**Requirement**
Report only the number of lines in this material that include "following".

**Entries shown**
---*---

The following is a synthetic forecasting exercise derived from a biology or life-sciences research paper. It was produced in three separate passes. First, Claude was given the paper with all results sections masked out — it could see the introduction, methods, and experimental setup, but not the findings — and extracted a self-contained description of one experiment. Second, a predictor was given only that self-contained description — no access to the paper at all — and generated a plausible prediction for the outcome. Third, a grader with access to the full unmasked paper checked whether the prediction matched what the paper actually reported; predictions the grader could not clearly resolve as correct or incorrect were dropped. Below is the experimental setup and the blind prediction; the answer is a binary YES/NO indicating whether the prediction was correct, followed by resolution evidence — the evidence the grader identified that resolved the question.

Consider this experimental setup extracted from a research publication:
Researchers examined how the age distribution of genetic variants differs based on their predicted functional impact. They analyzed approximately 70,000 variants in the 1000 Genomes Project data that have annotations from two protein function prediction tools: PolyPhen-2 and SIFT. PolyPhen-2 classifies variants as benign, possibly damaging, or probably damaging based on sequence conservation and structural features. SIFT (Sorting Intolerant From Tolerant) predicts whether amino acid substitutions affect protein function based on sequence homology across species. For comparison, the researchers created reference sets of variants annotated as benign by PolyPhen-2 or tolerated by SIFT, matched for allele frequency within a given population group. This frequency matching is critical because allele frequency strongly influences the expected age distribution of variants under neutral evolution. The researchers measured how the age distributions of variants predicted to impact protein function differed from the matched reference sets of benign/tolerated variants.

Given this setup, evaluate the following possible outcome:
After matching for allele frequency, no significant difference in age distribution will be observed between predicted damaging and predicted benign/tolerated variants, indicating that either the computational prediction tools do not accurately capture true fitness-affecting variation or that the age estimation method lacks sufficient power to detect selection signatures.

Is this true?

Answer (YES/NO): NO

---*---

**Expected output**
2